Elle a cité les familles des réservistes comme un exemple révélateur — absorbant souvent silencieusement les tensions économiques et les charges supplémentaires du foyer, en plus de tout le reste. Elle a également mis en évidence des groupes que personne ne suit vraiment : les soldats en service actif, les familles militaires, les enfants et les adolescents. Et elle a soulevé un point facile à négliger — que le deuil ne s'arrête pas à la porte de la famille. Les amis, les grands-parents et les enseignants peuvent être dévastés par une perte et rester en dehors de la définition de « endeuillé » utilisée par les systèmes de soutien.

Lorsqu'on lui a demandé ce qu'elle changerait en premier, Cohen a répondu à TPS-IL : « Je recommanderais de passer d'une réponse unique pour tous à une identification et un suivi plus ciblés et longitudinaux, basés sur le type et la durée de l'exposition, la vulnérabilité existante et le fonctionnement au jour le jour. »

Elle a également mis en garde contre une hypothèse populaire : parce que les femmes ont signalé plus de détresse dans les données, les hommes doivent aller mieux. Cet écart, a-t-elle dit, en dit peut-être plus sur qui se sent à l'aise de demander de l'aide que sur qui en a réellement besoin.

Traiter un traumatisme sans fin

Eiyar Segall, qui a passé 20 ans comme officier de santé mentale dans les Forces de défense israéliennes (Tsahal) et travaille maintenant comme travailleur social clinicien spécialisé dans les traumatismes, n'a pas participé à l'étude.

Elle a déclaré à TPS-IL que l'un des plus grands problèmes qu'elle constate n'est pas clinique mais professionnel : les soldats qui ont passé des mois à vivre à un rythme de guerre ont du mal à ralentir pour retrouver une vie ordinaire. « Je constate une très grande difficulté à revenir à un système d'exploitation mentale de routine et de citoyenneté », a-t-elle dit.

Elle a également remarqué un changement dans la façon dont les employeurs traitent les réservistes. Au début de la guerre, les patrons donnaient de la marge aux soldats. Plus maintenant, a-t-elle dit : « Au début, c'était très empathique, mais maintenant ils veulent l'employé ici. »

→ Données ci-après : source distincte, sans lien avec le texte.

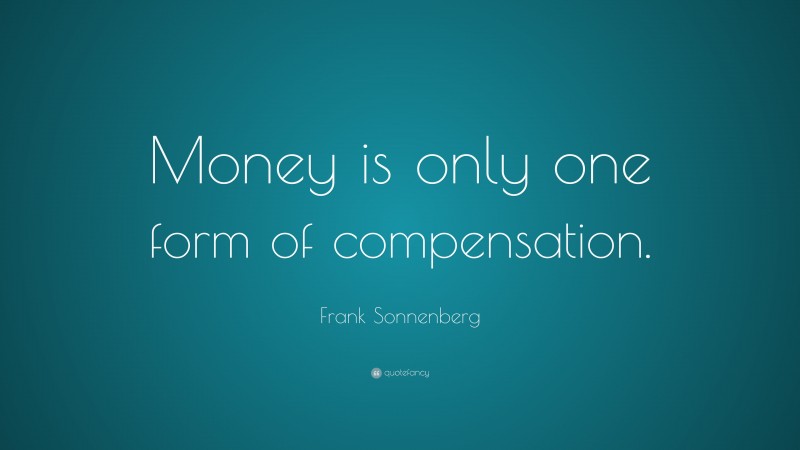 Frank Sonnenberg Quote: “Money is only one form of compensation.”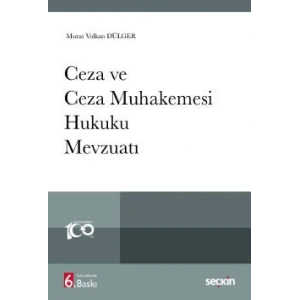 Ceza ve Ceza Muhakemesi Hukuku Mevzuatı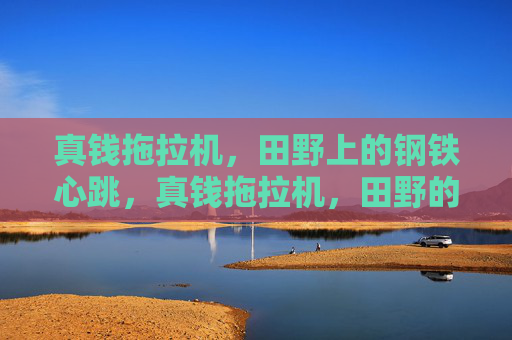 真钱拖拉机，田野上的钢铁心跳，真钱拖拉机，田野的钢铁心跳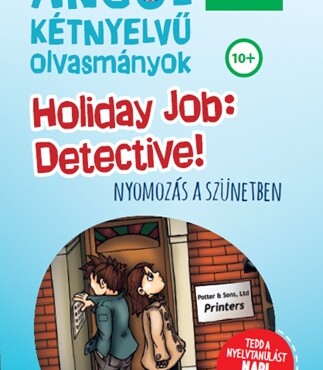 Pons Holiday Job: Detective! - Nyomozás A Szünetben  (Angol Kétnyelvű Olvasmány)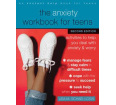 The Anxiety Workbook for Teens: Activities to Help You Deal With Anxiety & Worry (2nd Edition)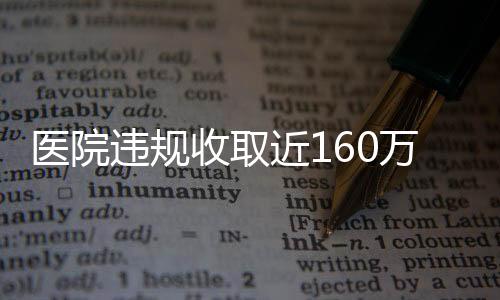 醫(yī)院違規(guī)收取近160萬引發(fā)社會關(guān)注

Segall a déclaré que la nature de cette guerre rend la guérison plus difficile, car le traitement des traumatismes dépend généralement du fait que les gens comprennent que le danger est passé — et pour de nombreux Israéliens, ce n'est pas le cas. « Avec une exposition prolongée à un événement, il n'y a pas de fin, les choses se répètent encore et encore », a-t-elle dit à TPS-IL, décrivant des enfants qui sont envoyés en courant se mettre à l'abri encore et encore lors de tirs de roquettes. Pour les réservistes toujours en service, a-t-elle dit, la thérapie devient souvent une question de survie plutôt que de guérison : passer le mois suivant, pas résoudre ce qui s'est passé.

Soyez attentif au retrait, à l'irritabilité, à la perte d'intérêt pour ce qui apportait autrefois de la joie et aux troubles du sommeil, a conseillé Segall — tous des signes précoces que quelqu'un lutte plus qu'il ne le laisse paraître. Sa prescription plus générale : commencer à renforcer la résilience tôt, par les relations, la communauté et un sens du but, bien avant qu'une crise ne frappe.

Les auteurs de l'étude affirment que la vraie réponse — savoir si ces symptômes s'estompent ou évoluent vers des problèmes de santé mentale persistants — ne viendra qu'avec des années de suivi à long terme.